What products/services do you use for traffic generation? Also what sort of testing methodology do you use? As for random probes that certainly seems like a nice feature.

Holmes,David A wrote:

I have found that Cisco IPSLA is heavily used in the MSO/Service
Provider Space. Juniper has equivalent functionality via RPM.

Rich

Anyone interested in setting up his own IP SLA probes by hand and then
collect the measurements into a database, can use a Perl tool we developed
at 2005:

http://sourceforge.net/projects/saa-collector

It's rather old (SAA got renamed into IPSLA in the meantime) and, in
retrospect, the code is a little rough around the edges, but it's
nevertheless usable.

Regards,
Athanasios

I'm back! Thanks again to all those who replied. I am wondering how a
service provider might assess availability or reliability figures using
active measurements. Granted that one could set up traffic generators
between the two PoPs which will be connected to a customer's sites, and then
after a day of test traffic, I can look for downtimes and restoration times.
But a one day estimate is not a good estimate for what the service provider
is promising, which is usually "maximum of 10 hours downtime in an year", is
it not?
Thanks and best regards

I'm back! Thanks again to all those who replied. I am wondering how a
service provider might assess availability or reliability figures using
active measurements. Granted that one could set up traffic generators
between the two PoPs which will be connected to a customer's sites, and then
after a day of test traffic, I can look for downtimes and restoration times.

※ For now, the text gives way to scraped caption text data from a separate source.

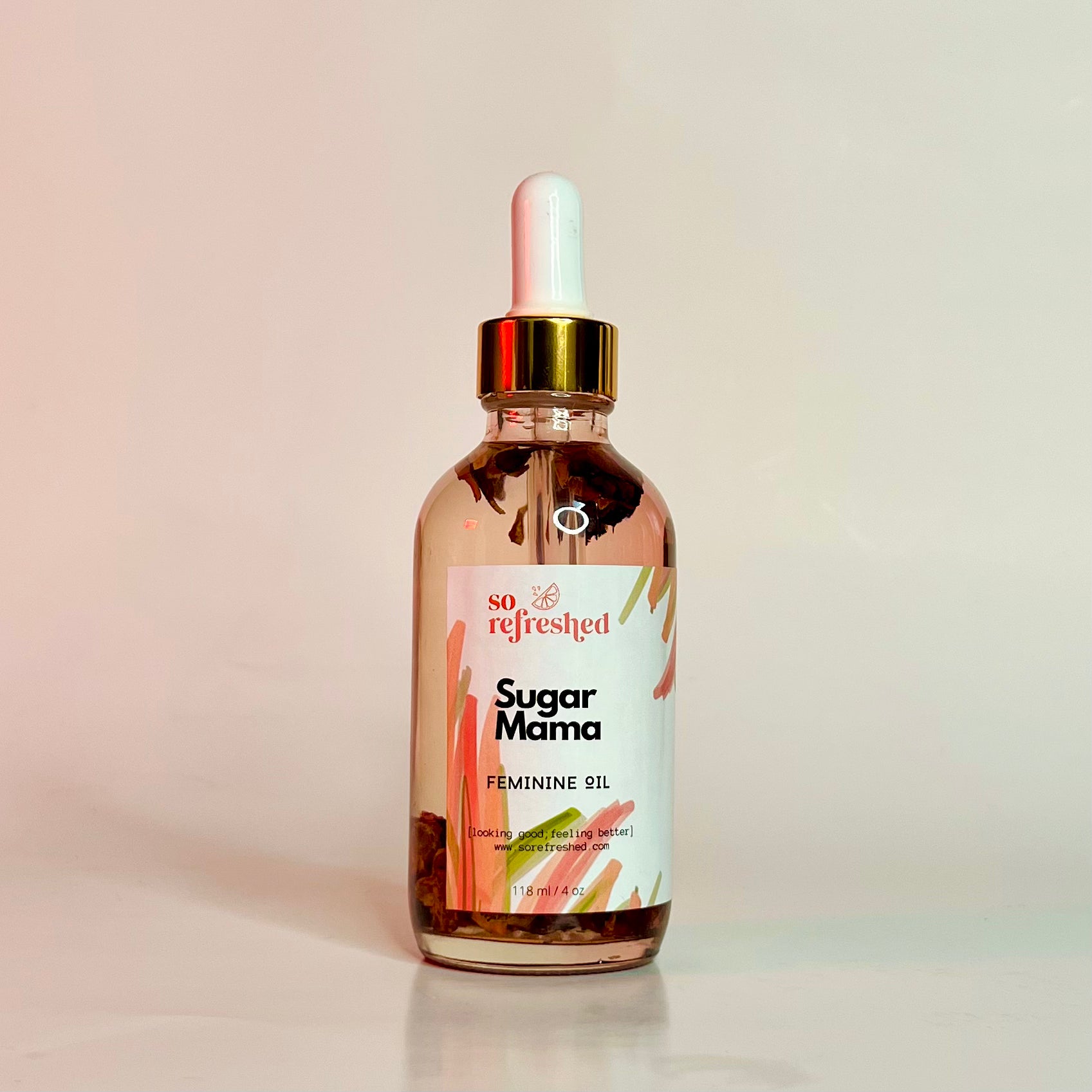 Suga’ Mama Feminine Gloss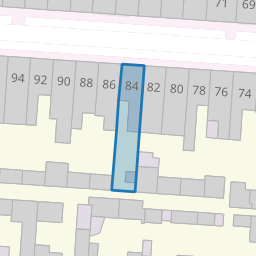 Perceel TBG01-R-4016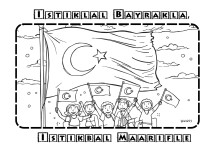 Bayrak-Boyama-1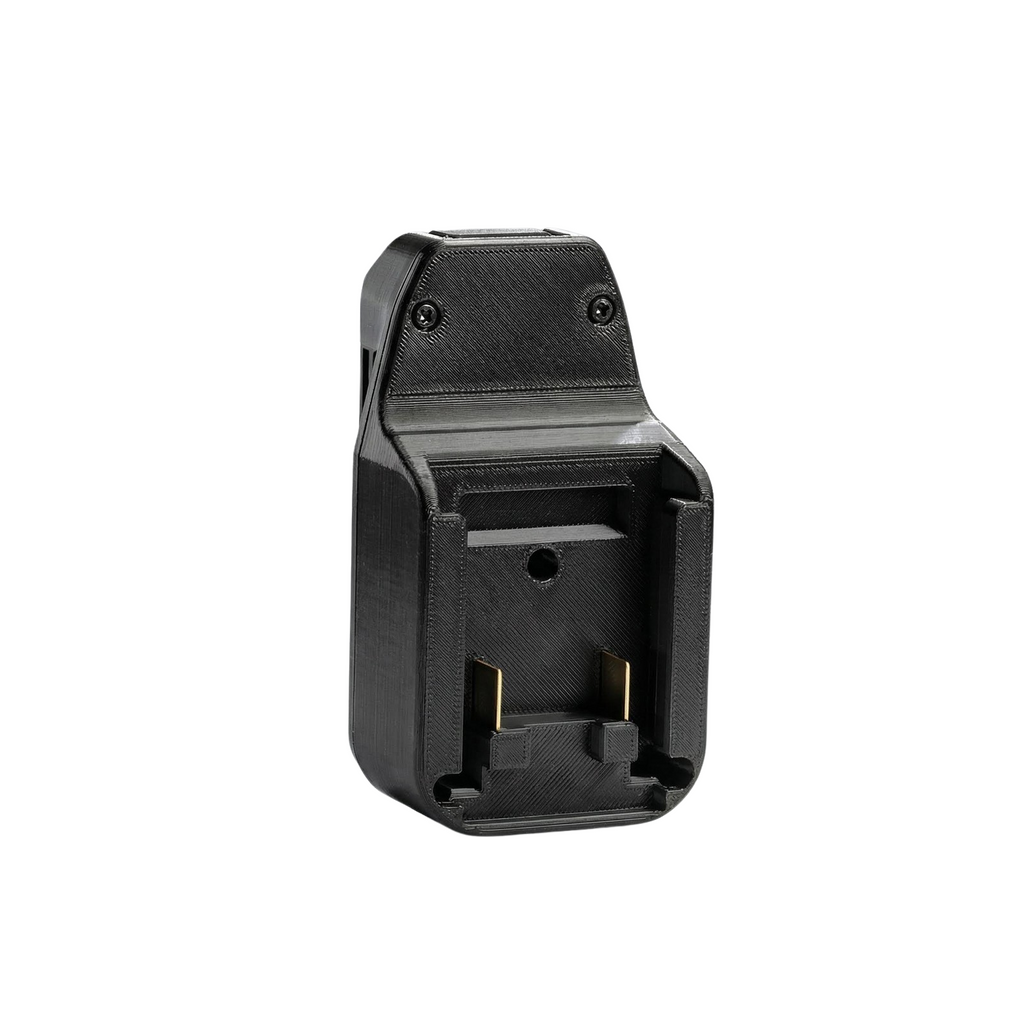 Masterforce 20V to Porter Cable 20V Battery Adapter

This is an exact description of IPSLA. Of course you don't know whether a maximum bandwidth was in fact available, because you don't want to saturate the link.

But a one day estimate is not a good estimate for what the service provider
is promising, which is usually "maximum of 10 hours downtime in an year", is
it not?

You need a year of measurement.

I talked to the NOC personnel at a small (compared to North American
standards) ISP in Pakistan. They said that their core links are operating at
less than 50% utilization most of the time. Under such conditions, violating
SLA conditions in the core is unlikely. If such is also the case with most
service providers in the North America as well, then why would they even use
active measurement such as iPerf or BRIX or Cisco IP SLAs before signing an
SLA?
Thanks and best regards

Hmmm. Good point. Perhaps the Internet traffic gets only a small share of
the link capacity and the rest is reserved for corporate clients' VPN
traffic etc. I was thinking more along the lines of corporate SLAs, not for
Internet traffic.

For private, point to point, line, I agree with a previous posting on the
subject:

"As for the rest, CIR, Latency, Jitter, Loss ..... this can be tested
prior to customer handover with any number of tools and protocols
including IEEE 802.11ag/ah, ITU-T 1731, IETF RFC2544. " -Rich Andreas

Asking to receive the testing report as part of an acceptance process is not
unusual.

For corporate IP service, you may want to measure end to end performance and
not get too specific in the core. Writing an SLA against city pair
performance is a responsible method to do this e.g. "Islamabad->Kabol not
equal to more than 1ms". That should encompass everything along the required
path(s) and hopefully incent your provider to keep their network up to
snuff and their MTTR low. You may also consider codifying the MTTR i.e. MTTR
= < 2 Hours "or" service credit. (Again, depends on your economic power).

Don't forget that your power to negotiate SLA's with service credits is
proportionate to the size of the purchase. Buying 10 Mb/s vs. 10 Gb/s
services are two different types of economics when it comes to SLA.

Best,

Martin

From the network operators' standpoint, designing a network that

operates at 50% utilization (without using ponderous QoS schemes)
assumes that there is no random queuing behavior in the network that can
result in dropped packets and large variations in packet arrival jitter.
An active measurement tool such as BRIX gathers empirical data for
packet drops and jitter from which accurate predictions about network
behavior can be made. Think of active measurement tools as a means of
implementing a scientific approach to determining network behavior.

From the users' standpoint, BRIX can be used to validate the service

providers' contractual SLA, and provide empirical data to support SLA
violation penalties.